S’il était vexé ? Profondément. Mais il souriait toujours l’air de rien, refermait avec douceur une porte que sa frustration intérieure bien gardée aurait aimé claquer sauvagement. La fatigue ? Une excuse bien pratique. Ce n’était pas une raison pour le congédier de cette façon. L’attitude d’Adam était étrange, inhabituelle, consternante.
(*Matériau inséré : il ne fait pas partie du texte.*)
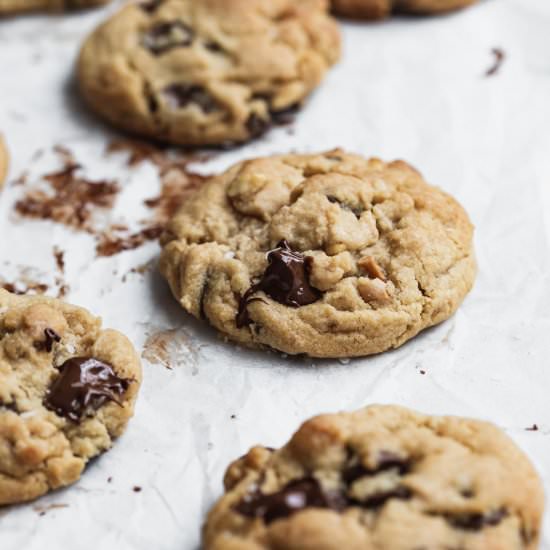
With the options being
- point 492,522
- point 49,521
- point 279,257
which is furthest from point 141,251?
point 492,522

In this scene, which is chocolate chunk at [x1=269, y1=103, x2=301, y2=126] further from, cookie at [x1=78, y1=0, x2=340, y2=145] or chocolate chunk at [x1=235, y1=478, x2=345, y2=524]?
chocolate chunk at [x1=235, y1=478, x2=345, y2=524]

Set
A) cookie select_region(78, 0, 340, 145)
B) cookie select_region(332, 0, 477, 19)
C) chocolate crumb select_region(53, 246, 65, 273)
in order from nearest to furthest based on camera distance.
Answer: chocolate crumb select_region(53, 246, 65, 273) < cookie select_region(78, 0, 340, 145) < cookie select_region(332, 0, 477, 19)

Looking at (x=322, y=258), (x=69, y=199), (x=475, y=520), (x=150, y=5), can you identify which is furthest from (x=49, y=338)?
(x=150, y=5)

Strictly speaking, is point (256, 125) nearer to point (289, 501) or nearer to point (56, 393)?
point (56, 393)

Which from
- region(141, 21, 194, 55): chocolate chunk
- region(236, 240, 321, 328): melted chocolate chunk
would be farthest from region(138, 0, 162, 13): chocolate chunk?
region(236, 240, 321, 328): melted chocolate chunk

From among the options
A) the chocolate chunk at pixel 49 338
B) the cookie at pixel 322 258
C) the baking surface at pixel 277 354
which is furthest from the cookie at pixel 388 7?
the chocolate chunk at pixel 49 338

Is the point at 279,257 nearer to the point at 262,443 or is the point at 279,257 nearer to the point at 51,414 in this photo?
the point at 262,443

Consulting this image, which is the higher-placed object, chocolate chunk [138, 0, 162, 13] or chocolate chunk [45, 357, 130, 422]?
chocolate chunk [138, 0, 162, 13]
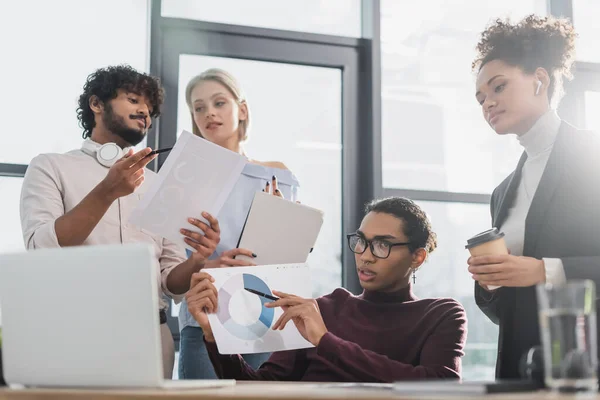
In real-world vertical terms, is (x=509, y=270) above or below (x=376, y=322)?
above

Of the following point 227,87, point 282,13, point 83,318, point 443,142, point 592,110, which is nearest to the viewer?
point 83,318

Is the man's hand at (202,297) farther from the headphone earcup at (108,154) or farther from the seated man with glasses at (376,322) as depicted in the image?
the headphone earcup at (108,154)

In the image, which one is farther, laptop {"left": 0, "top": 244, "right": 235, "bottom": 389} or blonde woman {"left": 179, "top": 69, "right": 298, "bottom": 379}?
blonde woman {"left": 179, "top": 69, "right": 298, "bottom": 379}

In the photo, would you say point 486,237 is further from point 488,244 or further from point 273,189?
point 273,189

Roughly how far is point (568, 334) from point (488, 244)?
0.61 m

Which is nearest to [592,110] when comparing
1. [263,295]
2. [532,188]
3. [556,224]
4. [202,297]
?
[532,188]

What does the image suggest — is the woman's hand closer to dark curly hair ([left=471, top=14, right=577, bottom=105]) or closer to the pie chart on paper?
the pie chart on paper

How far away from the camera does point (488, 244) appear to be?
1.61 metres

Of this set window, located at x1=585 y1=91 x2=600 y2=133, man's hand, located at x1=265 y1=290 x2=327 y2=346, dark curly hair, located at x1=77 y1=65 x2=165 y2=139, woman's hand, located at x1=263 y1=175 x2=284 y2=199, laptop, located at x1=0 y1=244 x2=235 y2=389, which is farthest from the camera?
window, located at x1=585 y1=91 x2=600 y2=133

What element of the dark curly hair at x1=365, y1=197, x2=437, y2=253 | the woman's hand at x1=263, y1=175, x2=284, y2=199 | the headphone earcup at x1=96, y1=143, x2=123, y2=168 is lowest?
the dark curly hair at x1=365, y1=197, x2=437, y2=253

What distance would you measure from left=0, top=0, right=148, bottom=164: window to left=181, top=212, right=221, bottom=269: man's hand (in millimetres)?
1177

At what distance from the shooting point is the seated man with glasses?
1798mm

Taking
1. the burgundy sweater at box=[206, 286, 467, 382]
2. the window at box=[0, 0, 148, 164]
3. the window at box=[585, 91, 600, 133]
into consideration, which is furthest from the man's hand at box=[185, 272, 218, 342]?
the window at box=[585, 91, 600, 133]

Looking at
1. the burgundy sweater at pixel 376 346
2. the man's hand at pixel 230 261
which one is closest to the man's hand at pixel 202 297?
the burgundy sweater at pixel 376 346
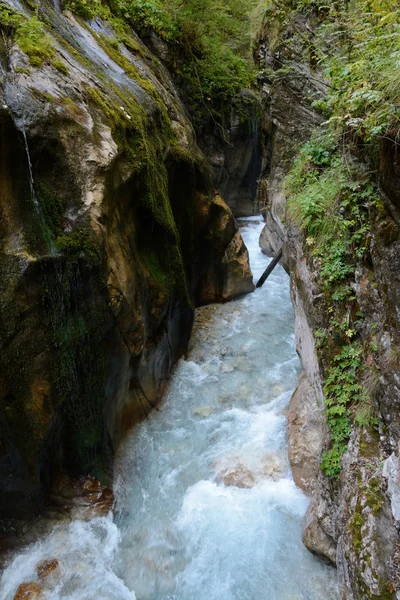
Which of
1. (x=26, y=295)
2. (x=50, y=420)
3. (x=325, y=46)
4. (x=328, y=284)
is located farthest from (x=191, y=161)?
(x=50, y=420)

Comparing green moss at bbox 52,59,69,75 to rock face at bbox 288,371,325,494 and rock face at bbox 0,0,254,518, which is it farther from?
rock face at bbox 288,371,325,494

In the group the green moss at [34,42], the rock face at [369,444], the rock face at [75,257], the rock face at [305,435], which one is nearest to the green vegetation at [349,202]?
the rock face at [369,444]

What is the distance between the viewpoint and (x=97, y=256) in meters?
4.50

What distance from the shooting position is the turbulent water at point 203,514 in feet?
13.4

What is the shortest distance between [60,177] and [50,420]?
2.77 m

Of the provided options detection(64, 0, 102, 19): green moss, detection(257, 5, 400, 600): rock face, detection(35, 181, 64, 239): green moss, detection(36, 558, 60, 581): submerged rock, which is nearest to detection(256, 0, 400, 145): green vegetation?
detection(257, 5, 400, 600): rock face

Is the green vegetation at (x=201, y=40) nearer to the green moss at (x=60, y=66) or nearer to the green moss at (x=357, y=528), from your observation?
the green moss at (x=60, y=66)

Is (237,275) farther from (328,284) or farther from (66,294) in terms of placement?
(66,294)

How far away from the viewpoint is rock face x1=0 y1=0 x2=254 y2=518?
396 centimetres

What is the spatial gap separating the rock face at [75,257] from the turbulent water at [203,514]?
1.74ft

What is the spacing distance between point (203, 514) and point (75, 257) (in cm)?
354

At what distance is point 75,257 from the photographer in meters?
4.30

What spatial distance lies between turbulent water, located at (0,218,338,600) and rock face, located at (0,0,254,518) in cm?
53

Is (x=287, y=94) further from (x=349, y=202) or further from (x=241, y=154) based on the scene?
(x=241, y=154)
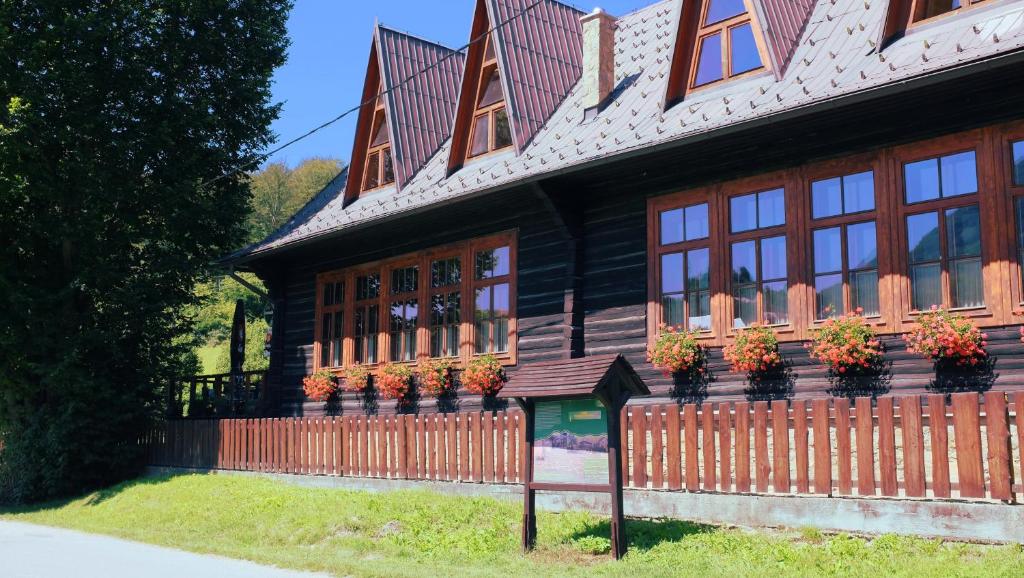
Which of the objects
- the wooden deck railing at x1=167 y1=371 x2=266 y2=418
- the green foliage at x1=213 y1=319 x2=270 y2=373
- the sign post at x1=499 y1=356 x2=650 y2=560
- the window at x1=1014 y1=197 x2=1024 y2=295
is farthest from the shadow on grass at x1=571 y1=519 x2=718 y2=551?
the green foliage at x1=213 y1=319 x2=270 y2=373

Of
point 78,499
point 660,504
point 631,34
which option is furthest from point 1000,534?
Result: point 78,499

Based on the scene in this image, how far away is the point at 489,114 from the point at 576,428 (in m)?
9.76

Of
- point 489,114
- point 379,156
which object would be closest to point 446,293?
point 489,114

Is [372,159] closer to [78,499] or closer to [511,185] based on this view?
[511,185]

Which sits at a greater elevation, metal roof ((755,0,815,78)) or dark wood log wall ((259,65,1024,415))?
metal roof ((755,0,815,78))

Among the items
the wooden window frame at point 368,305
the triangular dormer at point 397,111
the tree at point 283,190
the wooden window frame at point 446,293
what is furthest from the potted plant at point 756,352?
the tree at point 283,190

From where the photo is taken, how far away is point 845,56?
546 inches

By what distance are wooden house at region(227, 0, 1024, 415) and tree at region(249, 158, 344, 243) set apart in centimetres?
5059

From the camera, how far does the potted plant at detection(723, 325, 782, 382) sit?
13898 millimetres

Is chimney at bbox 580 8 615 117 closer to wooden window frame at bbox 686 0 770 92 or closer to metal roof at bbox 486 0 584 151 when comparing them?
metal roof at bbox 486 0 584 151

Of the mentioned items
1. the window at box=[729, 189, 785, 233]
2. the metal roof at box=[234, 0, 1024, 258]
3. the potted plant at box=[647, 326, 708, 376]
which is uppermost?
the metal roof at box=[234, 0, 1024, 258]

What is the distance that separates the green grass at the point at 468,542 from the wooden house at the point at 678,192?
11.4ft

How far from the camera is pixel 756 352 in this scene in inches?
547

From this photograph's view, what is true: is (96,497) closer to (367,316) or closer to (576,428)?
(367,316)
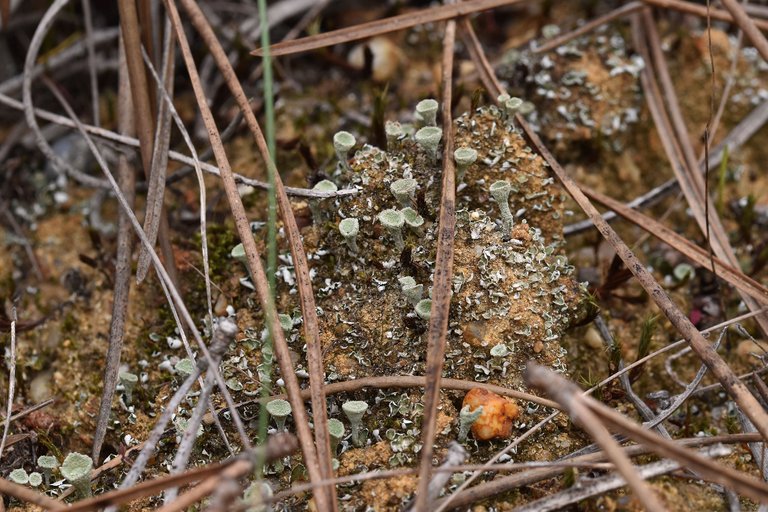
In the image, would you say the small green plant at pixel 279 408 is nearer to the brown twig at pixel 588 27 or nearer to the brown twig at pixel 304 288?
the brown twig at pixel 304 288

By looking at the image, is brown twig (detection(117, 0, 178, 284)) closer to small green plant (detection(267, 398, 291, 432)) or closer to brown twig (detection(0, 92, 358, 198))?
brown twig (detection(0, 92, 358, 198))

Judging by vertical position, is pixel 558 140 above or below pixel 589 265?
above

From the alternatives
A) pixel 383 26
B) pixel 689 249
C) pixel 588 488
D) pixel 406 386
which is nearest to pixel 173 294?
pixel 406 386

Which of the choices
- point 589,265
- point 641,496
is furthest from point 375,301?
point 641,496

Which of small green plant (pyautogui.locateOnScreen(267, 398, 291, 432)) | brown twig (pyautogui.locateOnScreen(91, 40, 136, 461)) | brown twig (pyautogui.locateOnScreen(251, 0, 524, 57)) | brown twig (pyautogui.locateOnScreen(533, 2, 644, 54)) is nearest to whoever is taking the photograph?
small green plant (pyautogui.locateOnScreen(267, 398, 291, 432))

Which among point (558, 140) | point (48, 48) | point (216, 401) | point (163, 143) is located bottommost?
point (216, 401)

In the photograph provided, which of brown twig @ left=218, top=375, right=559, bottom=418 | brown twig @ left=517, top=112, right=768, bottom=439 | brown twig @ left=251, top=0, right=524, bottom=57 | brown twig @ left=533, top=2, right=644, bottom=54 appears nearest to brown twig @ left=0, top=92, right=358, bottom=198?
brown twig @ left=251, top=0, right=524, bottom=57

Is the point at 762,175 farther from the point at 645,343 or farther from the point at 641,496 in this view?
the point at 641,496

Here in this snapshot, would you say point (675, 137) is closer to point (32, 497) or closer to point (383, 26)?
point (383, 26)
Il avait gardé la chambre toute la journée, et Neil, après avoir contemplé, allongé sur son lit, la vacuité de son plafond – attitude qui ne surprenait plus personne tant ce garçon aimait suivre le fil nébuleux de ses pensées – s’était installé dans le salon pour confier tout son désarroi à Ketty. Ketty ? N’était-ce pas cette adorable petite blonde qui lui avait un jour offert un bracelet brésilien tordu, fait par ses soins, en lui assurant que, lorsque l’usure le ferait tomber, son vœu se réaliserait ? Si. Et, bien que la fillette ait changé d’école depuis plus d’un an à cause d’un déménagement, ce bracelet, désormais plus rose que rouge, il l’avait toujours à son poignet. Ne riez pas ! Car Ketty ne désignait plus directement son ‘grand amour d’enfance’, Ketty, c’était ainsi qu’il avait baptisé sa basse, toute neuve, offerte par sa mère, qui avait enfin abandonné l’idée de lui faire manier l’archet avec autant d’adresse qu’elle, le jour de son onze ans. Mais… pour le prénom, c'est un secret.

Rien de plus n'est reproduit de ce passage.